MATERIAL SHOWN:
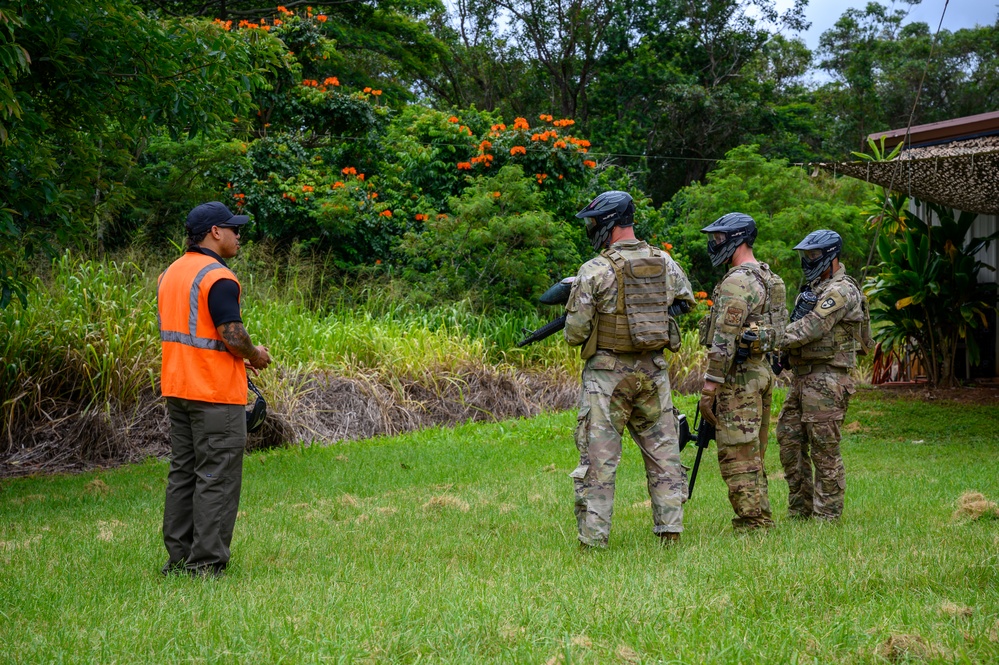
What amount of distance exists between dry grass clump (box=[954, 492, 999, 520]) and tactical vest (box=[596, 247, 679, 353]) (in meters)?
2.61

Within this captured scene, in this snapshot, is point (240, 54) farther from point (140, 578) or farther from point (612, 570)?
point (612, 570)

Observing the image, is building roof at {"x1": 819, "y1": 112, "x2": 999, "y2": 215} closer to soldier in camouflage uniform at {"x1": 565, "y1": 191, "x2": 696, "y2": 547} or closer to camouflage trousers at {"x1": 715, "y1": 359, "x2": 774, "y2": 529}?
camouflage trousers at {"x1": 715, "y1": 359, "x2": 774, "y2": 529}

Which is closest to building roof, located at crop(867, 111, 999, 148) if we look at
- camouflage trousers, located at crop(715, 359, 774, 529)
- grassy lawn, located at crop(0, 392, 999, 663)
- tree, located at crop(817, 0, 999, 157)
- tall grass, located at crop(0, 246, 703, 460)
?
tall grass, located at crop(0, 246, 703, 460)

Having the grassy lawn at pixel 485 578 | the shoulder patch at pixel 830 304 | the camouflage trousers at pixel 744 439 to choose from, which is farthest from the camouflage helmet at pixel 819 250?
the grassy lawn at pixel 485 578

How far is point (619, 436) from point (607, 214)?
55.3 inches

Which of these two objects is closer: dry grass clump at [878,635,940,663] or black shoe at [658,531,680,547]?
dry grass clump at [878,635,940,663]

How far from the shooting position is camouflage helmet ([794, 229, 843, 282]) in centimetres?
700

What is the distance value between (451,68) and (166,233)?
68.8 ft

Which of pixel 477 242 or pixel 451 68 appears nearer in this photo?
pixel 477 242

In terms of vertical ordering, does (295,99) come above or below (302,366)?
above

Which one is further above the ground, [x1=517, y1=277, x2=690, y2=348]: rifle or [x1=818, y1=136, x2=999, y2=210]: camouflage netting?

WHAT TO PRODUCE: Retype all the records shown above, character for character. Omit every picture.

OUTPUT FOR THIS EXERCISE:
What amount of distance exists between dry grass clump (box=[954, 492, 999, 520]) and tactical vest (box=[596, 247, 679, 353]) (in meters)?
2.61

Within this captured scene, in this snapshot, is point (240, 54) farther from point (140, 578) or farther from point (612, 570)?
point (612, 570)

Observing the image, is building roof at {"x1": 819, "y1": 112, "x2": 999, "y2": 215} closer to soldier in camouflage uniform at {"x1": 565, "y1": 191, "x2": 696, "y2": 547} or closer to camouflage trousers at {"x1": 715, "y1": 359, "x2": 774, "y2": 529}?
camouflage trousers at {"x1": 715, "y1": 359, "x2": 774, "y2": 529}

Which is closest to building roof, located at crop(867, 111, 999, 148) if we look at
- camouflage trousers, located at crop(715, 359, 774, 529)
- grassy lawn, located at crop(0, 392, 999, 663)
- tree, located at crop(817, 0, 999, 157)
- tall grass, located at crop(0, 246, 703, 460)
?
tall grass, located at crop(0, 246, 703, 460)

Having the grassy lawn at pixel 485 578 | the shoulder patch at pixel 830 304 | the camouflage trousers at pixel 744 439 to choose from, which is farthest from the camouflage helmet at pixel 819 250?
the grassy lawn at pixel 485 578

How far is point (619, 436) from point (607, 214)?
55.3 inches

Which of these two objects is closer: dry grass clump at [878,635,940,663] or black shoe at [658,531,680,547]?
dry grass clump at [878,635,940,663]

How far from the shooting position is camouflage helmet ([794, 229, 843, 282]) in centimetres?
700

What is the distance value between (451,68) and (166,233)?
68.8 ft

Which of pixel 477 242 or pixel 451 68 appears nearer in this photo?
pixel 477 242

In terms of vertical ordering, does (295,99) come above or below (302,366)?
above

Which one is further above the ground, [x1=517, y1=277, x2=690, y2=348]: rifle or [x1=818, y1=136, x2=999, y2=210]: camouflage netting?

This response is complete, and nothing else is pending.